Recent Official Russian Accusations of Glorifying Nazism

See also: Erna long-range recce group#Soviet historiography

Since the competition's initiation, sectors of the Russian media claimed the competition's namesake was an attempt to glorify collaboration with the Nazi Germany. In 2007, high-ranking government officials sharply criticized the competition, generally calling it "glamorization of Nazism" and expressing outrage over NATO members participating in the competition. Estonian officials attribute this recent development to the ongoing campaign for Russian presidential election, 2008. Russian officials claim that commemoration of the Erna group today is part of alleged efforts by the Estonian authorities to glorify Nazi past (other parts of it being relocation of a memorial to Red Army invaders and an official greeting from the Minister of Defence to veterans of a unit of Estonians conscripted to a division organized within the Waffen SS to defend Estonia).
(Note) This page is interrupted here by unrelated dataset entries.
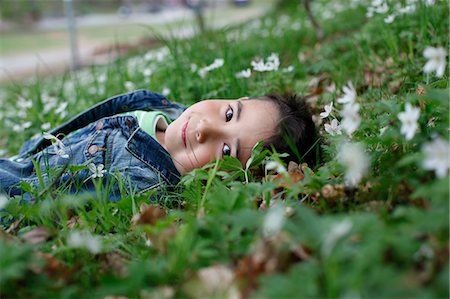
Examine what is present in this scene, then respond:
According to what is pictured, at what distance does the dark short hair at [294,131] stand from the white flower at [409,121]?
32.8 inches

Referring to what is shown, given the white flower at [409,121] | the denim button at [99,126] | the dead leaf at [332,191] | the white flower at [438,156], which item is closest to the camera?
the white flower at [438,156]

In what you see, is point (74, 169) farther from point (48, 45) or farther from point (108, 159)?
point (48, 45)

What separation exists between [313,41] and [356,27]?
0.46 metres

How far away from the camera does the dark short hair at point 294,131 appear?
2.33 meters

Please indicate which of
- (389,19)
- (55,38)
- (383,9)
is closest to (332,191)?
(389,19)

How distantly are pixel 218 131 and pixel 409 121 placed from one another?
3.62 feet

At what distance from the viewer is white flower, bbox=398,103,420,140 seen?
52.8 inches

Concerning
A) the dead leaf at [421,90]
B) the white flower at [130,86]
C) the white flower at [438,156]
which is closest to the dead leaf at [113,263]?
the white flower at [438,156]

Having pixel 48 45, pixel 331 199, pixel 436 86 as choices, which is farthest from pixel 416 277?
pixel 48 45

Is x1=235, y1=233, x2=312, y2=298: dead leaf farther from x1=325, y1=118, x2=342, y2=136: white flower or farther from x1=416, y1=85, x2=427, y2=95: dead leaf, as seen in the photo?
x1=416, y1=85, x2=427, y2=95: dead leaf

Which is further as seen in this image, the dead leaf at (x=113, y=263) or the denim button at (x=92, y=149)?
the denim button at (x=92, y=149)

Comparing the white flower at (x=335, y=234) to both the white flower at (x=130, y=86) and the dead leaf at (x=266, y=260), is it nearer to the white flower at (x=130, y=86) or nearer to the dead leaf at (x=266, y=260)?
the dead leaf at (x=266, y=260)

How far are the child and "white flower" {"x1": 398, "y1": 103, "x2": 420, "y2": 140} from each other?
930 mm

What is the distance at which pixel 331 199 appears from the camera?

Analyst of the US based think tank Jamestown Foundation believes this view follows Soviet and post-Soviet Russia's official logic on two counts: first, that resistance to the Red Army was inherently illegitimate and conflatable with "fascism" in an occupied country or one targeted for occupation; second, that Estonia should be criticized for remembering an act of national resistance and its casualties.

Estonia's Minister of Defence, Jaak Aaviksoo called the accusations "regrettable" and recalled that the Erna group saved the lives of many civilians from the vengeful Soviet paramilitary units, and specifically pointed out cases of burning farmers alive along with their farms in Kautla.